● **Exercise brief**
In the lines below, rename every "camera" to "lens" and leave everything else unchanged.
┌─ Available records
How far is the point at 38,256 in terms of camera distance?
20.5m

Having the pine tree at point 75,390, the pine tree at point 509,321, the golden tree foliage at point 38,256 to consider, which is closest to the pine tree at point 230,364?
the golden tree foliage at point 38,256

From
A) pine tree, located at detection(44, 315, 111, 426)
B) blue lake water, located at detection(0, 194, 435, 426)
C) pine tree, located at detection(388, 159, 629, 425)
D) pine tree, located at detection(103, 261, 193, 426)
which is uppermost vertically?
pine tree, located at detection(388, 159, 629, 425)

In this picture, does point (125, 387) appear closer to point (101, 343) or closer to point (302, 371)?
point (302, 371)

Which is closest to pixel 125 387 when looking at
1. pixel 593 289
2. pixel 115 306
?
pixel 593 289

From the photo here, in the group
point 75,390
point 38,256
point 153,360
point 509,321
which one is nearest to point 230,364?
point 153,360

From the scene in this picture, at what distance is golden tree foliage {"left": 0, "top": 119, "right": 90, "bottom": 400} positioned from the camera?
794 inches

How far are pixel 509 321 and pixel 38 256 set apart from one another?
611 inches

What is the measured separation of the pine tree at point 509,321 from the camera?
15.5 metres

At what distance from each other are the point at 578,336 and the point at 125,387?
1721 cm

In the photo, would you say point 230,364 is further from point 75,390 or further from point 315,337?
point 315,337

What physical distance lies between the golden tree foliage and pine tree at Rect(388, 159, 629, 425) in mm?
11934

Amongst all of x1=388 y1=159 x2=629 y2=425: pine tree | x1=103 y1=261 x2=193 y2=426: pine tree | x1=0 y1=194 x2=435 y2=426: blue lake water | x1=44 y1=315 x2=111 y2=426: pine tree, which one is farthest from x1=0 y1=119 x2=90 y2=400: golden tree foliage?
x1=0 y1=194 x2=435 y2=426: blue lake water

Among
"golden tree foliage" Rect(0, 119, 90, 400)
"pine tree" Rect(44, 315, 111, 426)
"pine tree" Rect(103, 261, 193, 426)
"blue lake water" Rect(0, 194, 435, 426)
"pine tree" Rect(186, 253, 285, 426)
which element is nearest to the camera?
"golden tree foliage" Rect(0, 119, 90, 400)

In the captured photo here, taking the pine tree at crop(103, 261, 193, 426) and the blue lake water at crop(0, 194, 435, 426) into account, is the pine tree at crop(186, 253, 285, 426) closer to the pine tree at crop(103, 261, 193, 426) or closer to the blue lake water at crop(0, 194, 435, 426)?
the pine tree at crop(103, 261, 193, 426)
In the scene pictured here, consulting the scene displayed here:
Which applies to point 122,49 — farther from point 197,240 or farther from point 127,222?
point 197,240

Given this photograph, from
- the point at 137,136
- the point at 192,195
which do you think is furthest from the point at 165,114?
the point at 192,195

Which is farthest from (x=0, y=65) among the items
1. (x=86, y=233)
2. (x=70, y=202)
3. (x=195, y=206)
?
└─
● **Task result**
How far is the point at 38,256 in terms of lens distance?
20.5m

Having the pine tree at point 75,390, the pine tree at point 509,321, the golden tree foliage at point 38,256 to consider, which is closest to the pine tree at point 230,364?
the golden tree foliage at point 38,256

From
A) pine tree, located at detection(44, 315, 111, 426)
B) blue lake water, located at detection(0, 194, 435, 426)
C) pine tree, located at detection(388, 159, 629, 425)
D) pine tree, located at detection(103, 261, 193, 426)
which is uppermost vertically?
pine tree, located at detection(388, 159, 629, 425)

In this picture, does point (125, 387) appear closer to point (101, 343) or closer to point (302, 371)?
point (302, 371)

Which is closest to pixel 125 387 when looking at
1. pixel 593 289
2. pixel 115 306
?
pixel 593 289

From the photo here, in the group
point 75,390
point 38,256
point 153,360
point 509,321
which one is nearest to point 230,364?
point 153,360

From the scene in this picture, at what distance is golden tree foliage {"left": 0, "top": 119, "right": 90, "bottom": 400} positioned from the lens?
794 inches

How far are pixel 509 321 and pixel 38 256 set apart from one another?
611 inches

What is the measured separation of the pine tree at point 509,321 from the lens?
15.5 metres

At what distance from each other are the point at 578,336 and the point at 125,387?
1721 cm

In the photo, would you say point 230,364 is further from point 75,390 or further from point 315,337?
point 315,337

What physical distance lies between the golden tree foliage and pine tree at Rect(388, 159, 629, 425) in mm?
11934

Amongst all of x1=388 y1=159 x2=629 y2=425: pine tree | x1=103 y1=261 x2=193 y2=426: pine tree | x1=0 y1=194 x2=435 y2=426: blue lake water | x1=44 y1=315 x2=111 y2=426: pine tree, which one is farthest from x1=0 y1=119 x2=90 y2=400: golden tree foliage?
x1=0 y1=194 x2=435 y2=426: blue lake water

Among
"golden tree foliage" Rect(0, 119, 90, 400)
"pine tree" Rect(44, 315, 111, 426)
"pine tree" Rect(103, 261, 193, 426)
"blue lake water" Rect(0, 194, 435, 426)
"pine tree" Rect(186, 253, 285, 426)
which element is nearest to the lens?
"golden tree foliage" Rect(0, 119, 90, 400)

In the captured photo here, taking the pine tree at crop(103, 261, 193, 426) and the blue lake water at crop(0, 194, 435, 426) into account, is the pine tree at crop(186, 253, 285, 426) closer to the pine tree at crop(103, 261, 193, 426) or closer to the blue lake water at crop(0, 194, 435, 426)?
the pine tree at crop(103, 261, 193, 426)
In the scene pictured here, consulting the scene displayed here:
Which applies to point 122,49 — farther from point 197,240 or farther from point 127,222?
point 197,240

Given this photograph, from
- the point at 137,136
- the point at 192,195
which do you think is furthest from the point at 165,114?
the point at 192,195

Which is farthest from (x=0, y=65) among the items
1. (x=86, y=233)
2. (x=70, y=202)
3. (x=195, y=206)
?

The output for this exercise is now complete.